Селиванов поднял с земли фуражку с красной звездой, махнул, отгоняя мух. Сытые и тяжелые мухи неторопливо поднялись в воздух, лениво и сонно погудели, вновь облепили лицо мёртвого.
— Жаль человека... Видно, долго мучился... — посетовал Селиванов. — А коль не допущать этого желательно, так не в грудь, а в ухо целить нужно... Боком и — раз! — гладко!..
— Постой здесь, — приказал поручик Зузанов.
По заплёванным, в окурках, ступеням, он поднялся в штаб.
— Кто тут главный? — спросил у дневального в коридоре.
Дневальный указал на дверь.
В огромной комнате с выбитыми окнами и без мебели, за единственным самодельным столом сидел на гнутом венском стуле высокий широкоплечий брюнет в военного покроя костюме и жёлтых сапогах, по виду — бывший грузчик или молотобоец.

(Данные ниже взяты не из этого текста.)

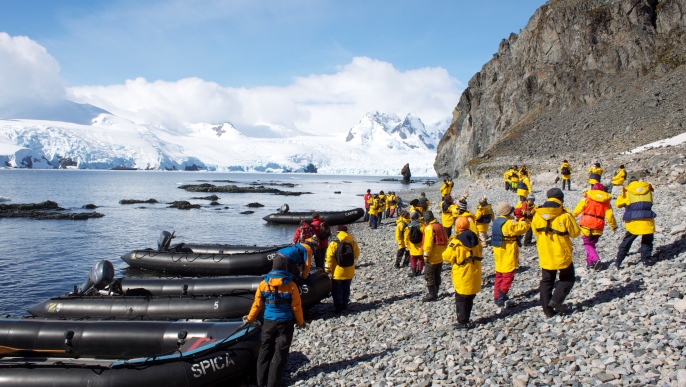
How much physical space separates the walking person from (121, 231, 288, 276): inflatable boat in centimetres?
929

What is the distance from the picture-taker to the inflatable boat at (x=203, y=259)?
16.4m

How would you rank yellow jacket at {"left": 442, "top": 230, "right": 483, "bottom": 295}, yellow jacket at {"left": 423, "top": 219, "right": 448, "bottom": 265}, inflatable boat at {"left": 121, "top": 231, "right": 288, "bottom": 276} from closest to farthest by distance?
1. yellow jacket at {"left": 442, "top": 230, "right": 483, "bottom": 295}
2. yellow jacket at {"left": 423, "top": 219, "right": 448, "bottom": 265}
3. inflatable boat at {"left": 121, "top": 231, "right": 288, "bottom": 276}

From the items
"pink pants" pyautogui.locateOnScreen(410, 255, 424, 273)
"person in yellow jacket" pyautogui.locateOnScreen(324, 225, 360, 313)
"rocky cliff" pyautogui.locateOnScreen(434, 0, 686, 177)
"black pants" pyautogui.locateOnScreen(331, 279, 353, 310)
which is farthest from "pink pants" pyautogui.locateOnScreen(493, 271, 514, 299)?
"rocky cliff" pyautogui.locateOnScreen(434, 0, 686, 177)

На стенах развешены пестрые плакаты с революционными призывами. На одном изображены комично толстые капиталисты в цилиндрах, держащие на поводках толстых, слюнявых бульдогов. На боках бульдогов написано: Колчак, Врангель, Деникин. На другом плакате красноармеец, выпучив глаза, будто ему что-то прищемили, упирал указательный палец в читателя и требовательно спрашивал: «Ты записался добровольцем?»
— Кто-куда-зачем? — не отрывая глаз от бумаги, которую держал перед лицом, спросил красный командир.

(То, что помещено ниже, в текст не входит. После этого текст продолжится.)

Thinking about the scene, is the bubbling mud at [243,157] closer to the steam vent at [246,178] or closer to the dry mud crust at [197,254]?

— В Ивантеевку, на переформирование, — ответил Зузанов.
Красный командир оторвался от бумаги, откинулся на спинку стула и задрал голову вверх в заносчивом молчании. Зузанов неприязненно разглядывал две дырки-ноздри на носу краскома.
— Мне бы людей подкормить, со вчера не ели, — обнаглел Зузанов, обозлённый заносчивостью атамана красных разбойников.
Краском встал, подошёл к окну, выходящему на задний двор, крикнул:
— Семёнов!
— Туточки я! — отозвался из глубины двора голос.
— Выдай товарищам паёк на дорогу!
Вернулся за стол, снова уткнулся в бумагу.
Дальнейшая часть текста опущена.